So explain how price regulation on the bread that you already understood doesn't work would suddenly work for anything else.

I already told on this very thread what happened to ALL prices being frozen in Brazil.

The real evidence of a full market like Brazil clearly showed what happened on government doing price control full scale instead of sanitizing it's own cost structure and debt heavy strategy.

And basically your solution to a market that is imperfect basically because of government control is increase government control? Makes zero sense and you know it. You may have 20 PhDs if you want, but infering that increasing something ineficient will make it efficient is bizarre to say the least.
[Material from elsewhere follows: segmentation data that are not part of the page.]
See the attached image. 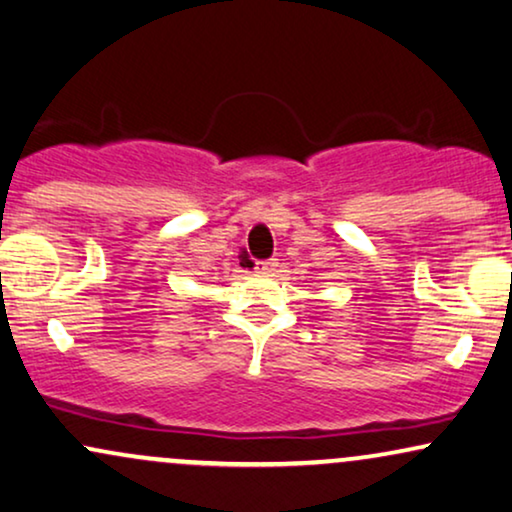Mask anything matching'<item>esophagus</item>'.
Instances as JSON below:
<instances>
[{
  "label": "esophagus",
  "mask_w": 512,
  "mask_h": 512,
  "mask_svg": "<svg viewBox=\"0 0 512 512\" xmlns=\"http://www.w3.org/2000/svg\"><path fill=\"white\" fill-rule=\"evenodd\" d=\"M275 268H277L275 258H268V261H256L254 263V270L258 272V275H270V272H275Z\"/></svg>",
  "instance_id": "34e87169"
}]
</instances>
Like I said, price controls may be good or bad for the economy and it is a case by case situation, varying between the type of markets and economies. Brazil and US are VERY DIFFERENT end of the spectrum, and a policy that works perfectly in one may not work at all in the other. I believe you are coming from a Brazil point of view, about which I do not have sufficient information and a subsequent analysis, so I will reserve judgment on that. But you should realize that you simply cannot generalize your conclusions from one country, even one time frame, even a market to all.

Like I said, if the market is highly IMPERFECT (oligopoly, monopolistic competition, imperfect competition etc.), then the prices, by definition, are already higher than the equilibrium level, with an aritifcially restricted market output. In this case, establishing or raising the minimum wage to the virtual market equilibrium levels would, at the same time,

a) decrease the marginal cost of labor (as it is simply zero at the frozen minimum wage up to the equilibrium point)
b) thus increase the employment and market output (reaching to the market equilibrium)

However, if you go beyond that equilibrium point and raise the minimum wage too much, then the both the employment, and market output along efficiency will fall again. The problem with developing countries like Brazil is (among others),

a) There are too many market imperfections that need to be tackled before price controls (which also make it real difficult to have a real direct and clear results from the policy decisions),
b) The populist policies usually push the wage controls too high (for the economic efficiency, not necessarily sufficient for a decent living).

The very same thing can be said for pretty much all other markets with certain caveats.

I'll agree with you, even more because you seem to understand that the government control contributes more to the problem than to the solution of most problems related to economy (mainly due to the excessive power in the hand of few helping to create or nurish the examples you gave of imperfect market).